(INFORMATION PROVIDED)
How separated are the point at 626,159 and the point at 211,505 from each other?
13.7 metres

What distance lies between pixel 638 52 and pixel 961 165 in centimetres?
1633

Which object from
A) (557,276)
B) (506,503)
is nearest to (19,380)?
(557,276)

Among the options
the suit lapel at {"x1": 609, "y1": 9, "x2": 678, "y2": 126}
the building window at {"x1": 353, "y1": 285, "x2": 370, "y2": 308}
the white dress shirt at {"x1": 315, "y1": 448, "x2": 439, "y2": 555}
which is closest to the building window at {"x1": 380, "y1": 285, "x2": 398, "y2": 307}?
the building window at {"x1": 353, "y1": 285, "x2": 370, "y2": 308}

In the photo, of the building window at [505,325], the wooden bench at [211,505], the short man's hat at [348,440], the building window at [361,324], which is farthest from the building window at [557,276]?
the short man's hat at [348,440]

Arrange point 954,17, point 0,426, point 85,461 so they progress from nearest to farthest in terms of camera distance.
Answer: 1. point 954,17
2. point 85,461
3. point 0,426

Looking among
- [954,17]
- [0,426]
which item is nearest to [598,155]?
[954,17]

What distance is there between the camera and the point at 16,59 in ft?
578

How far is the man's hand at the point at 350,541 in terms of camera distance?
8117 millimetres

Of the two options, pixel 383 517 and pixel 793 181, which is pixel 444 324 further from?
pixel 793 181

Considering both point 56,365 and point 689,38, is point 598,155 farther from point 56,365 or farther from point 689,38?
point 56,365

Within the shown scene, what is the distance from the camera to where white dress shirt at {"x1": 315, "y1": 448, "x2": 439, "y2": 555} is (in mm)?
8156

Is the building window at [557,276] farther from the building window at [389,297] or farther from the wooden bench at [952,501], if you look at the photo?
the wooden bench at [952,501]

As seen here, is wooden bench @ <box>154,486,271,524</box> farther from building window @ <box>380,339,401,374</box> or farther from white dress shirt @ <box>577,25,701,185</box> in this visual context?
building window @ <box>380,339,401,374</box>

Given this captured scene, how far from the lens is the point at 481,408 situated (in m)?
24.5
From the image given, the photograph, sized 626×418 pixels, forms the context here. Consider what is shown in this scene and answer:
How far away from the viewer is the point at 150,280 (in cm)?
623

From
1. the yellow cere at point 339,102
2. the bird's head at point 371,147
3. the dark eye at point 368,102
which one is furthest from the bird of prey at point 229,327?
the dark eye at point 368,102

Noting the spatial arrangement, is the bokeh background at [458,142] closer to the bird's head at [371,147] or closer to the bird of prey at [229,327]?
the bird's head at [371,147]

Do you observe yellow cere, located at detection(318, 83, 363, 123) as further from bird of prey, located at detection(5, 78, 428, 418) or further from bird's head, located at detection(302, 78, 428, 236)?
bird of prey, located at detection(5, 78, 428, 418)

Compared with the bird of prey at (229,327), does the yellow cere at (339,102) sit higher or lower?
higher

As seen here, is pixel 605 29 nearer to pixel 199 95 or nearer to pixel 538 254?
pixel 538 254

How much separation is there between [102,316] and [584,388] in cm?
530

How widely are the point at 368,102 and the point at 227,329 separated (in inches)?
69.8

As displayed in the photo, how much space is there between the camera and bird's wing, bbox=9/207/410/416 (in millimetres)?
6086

(STATED TASK)
What is needed here is an exact reproduction of all the entries.

(SOLUTION BELOW)
How separated are the point at 626,159 and the point at 211,505 from each other?
13.7 metres

What distance lies between pixel 638 52 and pixel 961 165 in centimetres?
1633

Which object from
A) (557,276)
B) (506,503)
is nearest to (19,380)?
(557,276)

Among the options
the suit lapel at {"x1": 609, "y1": 9, "x2": 678, "y2": 126}
the building window at {"x1": 353, "y1": 285, "x2": 370, "y2": 308}
the white dress shirt at {"x1": 315, "y1": 448, "x2": 439, "y2": 555}
which is closest to the building window at {"x1": 380, "y1": 285, "x2": 398, "y2": 307}?
the building window at {"x1": 353, "y1": 285, "x2": 370, "y2": 308}

In the photo, of the building window at [505,325], the wooden bench at [211,505], the short man's hat at [348,440], the building window at [361,324], which is farthest from the building window at [557,276]?
the short man's hat at [348,440]

Arrange point 954,17, point 0,426, point 85,461 so they progress from nearest to farthest in terms of camera distance.
Answer: 1. point 954,17
2. point 85,461
3. point 0,426

Looking among
- [954,17]
- [0,426]
which item is nearest to [598,155]?
[954,17]

What distance is there between the camera and the point at 16,59 in ft?
578

How far is the man's hand at the point at 350,541 in terms of camera distance?
8117 millimetres

Of the two options, pixel 383 517 and pixel 793 181, which is pixel 444 324 further from?
pixel 793 181

Considering both point 56,365 and point 689,38, is point 598,155 farther from point 56,365 or farther from point 689,38?
point 56,365

Within the shown scene, what is the distance from the camera to where white dress shirt at {"x1": 315, "y1": 448, "x2": 439, "y2": 555} is (in mm)?
8156

Is the building window at [557,276] farther from the building window at [389,297] or farther from the wooden bench at [952,501], if you look at the photo?
the wooden bench at [952,501]

As seen here, is wooden bench @ <box>154,486,271,524</box> farther from building window @ <box>380,339,401,374</box> or farther from white dress shirt @ <box>577,25,701,185</box> in this visual context?
building window @ <box>380,339,401,374</box>

Given this captured scene, how far from the lens is the point at 481,408 situated (in m)?
24.5
From the image given, the photograph, sized 626×418 pixels, forms the context here. Consider what is shown in this scene and answer:
How far away from the viewer is the point at 150,280 (in cm)?
623

From
1. the yellow cere at point 339,102
2. the bird's head at point 371,147
3. the dark eye at point 368,102
which one is furthest from the bird of prey at point 229,327?
the dark eye at point 368,102

Noting the spatial arrangement, is the bokeh background at [458,142] closer to the bird's head at [371,147] or closer to the bird of prey at [229,327]?
the bird's head at [371,147]

Do you observe yellow cere, located at detection(318, 83, 363, 123) as further from bird of prey, located at detection(5, 78, 428, 418) or further from bird's head, located at detection(302, 78, 428, 236)?
bird of prey, located at detection(5, 78, 428, 418)

Compared with the bird of prey at (229,327), does the yellow cere at (339,102) sit higher or lower?
higher

As seen here, is pixel 605 29 nearer to pixel 199 95 or nearer to pixel 538 254?
pixel 538 254

How much separation is there between [102,316] and [584,388] in cm?
530

How widely are the point at 368,102 and the point at 227,329 separated (in inches)?
69.8

As displayed in the photo, how much space is there between the camera and bird's wing, bbox=9/207/410/416 (in millimetres)?
6086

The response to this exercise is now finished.